[Source extract]
____

It's not a hummable score. LaChiusa, who also wrote the tumbleweed of songs for the musical version of Giant that premiered at Dallas Theater Center earlier this year, is fond of wandering melodies, frequent key changes and halting rhythms. Voices are constantly fighting each other for dominance in Hello Again, with an unrelenting urgency in the music that feels like it's in a hurry to finish and order a pizza.

Uptown's cast and the onstage band, led by musical director Adam C. Wright, do admirable work making it all sound extravagantly lush and seductive to the ear. All of the voices are superb and the actors are adept at finding emotional layers in music that too often tilts toward monotonous.

The juicy stuff starts in the first scene as an early 20th-century prostitute (Linda Leonard) copulates vertically against a lamppost with a lonely young soldier (John Campione) as she softly sings her come-on. "Hey, there," she says. "What's your name?" And that's after his loins have already saluted hers.

From there, it's the same soldier and a pretty nurse (Laura Lites), wasting not a second on preliminary examinations. "I got a little time," she sings, and before he can look at his watch, her blouse is off and they're writhing feverishly. They never stop singing, of course.

The gimmick of this bedchamber musical is that one character from each vignette daisy-chains into the next. After banging the soldier, the nurse turns around and takes a nervous college boy (Adam Garst) in hand, playing dominatrix as she lashes his wrists to a ceiling fan and leaves him there with his nethers dangling. Then the college boy hies off to a furtive rendezvous with a frisky young wife (Beth Albright) for a matinee makeout at a movie house. Post-duet, she daintily straightens her skirt and goes home to her rich older husband (Mark Hawkins), who bangs her dispassionately before they head out to a formal dinner party.

____

Collection entries
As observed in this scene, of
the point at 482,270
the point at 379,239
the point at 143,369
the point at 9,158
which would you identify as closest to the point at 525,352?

____

[Task brief] According to the Hello Again review, who leads the onstage band? Rely only on the text for these.

[Answer area] Musical director Adam C. Wright leads the onstage band.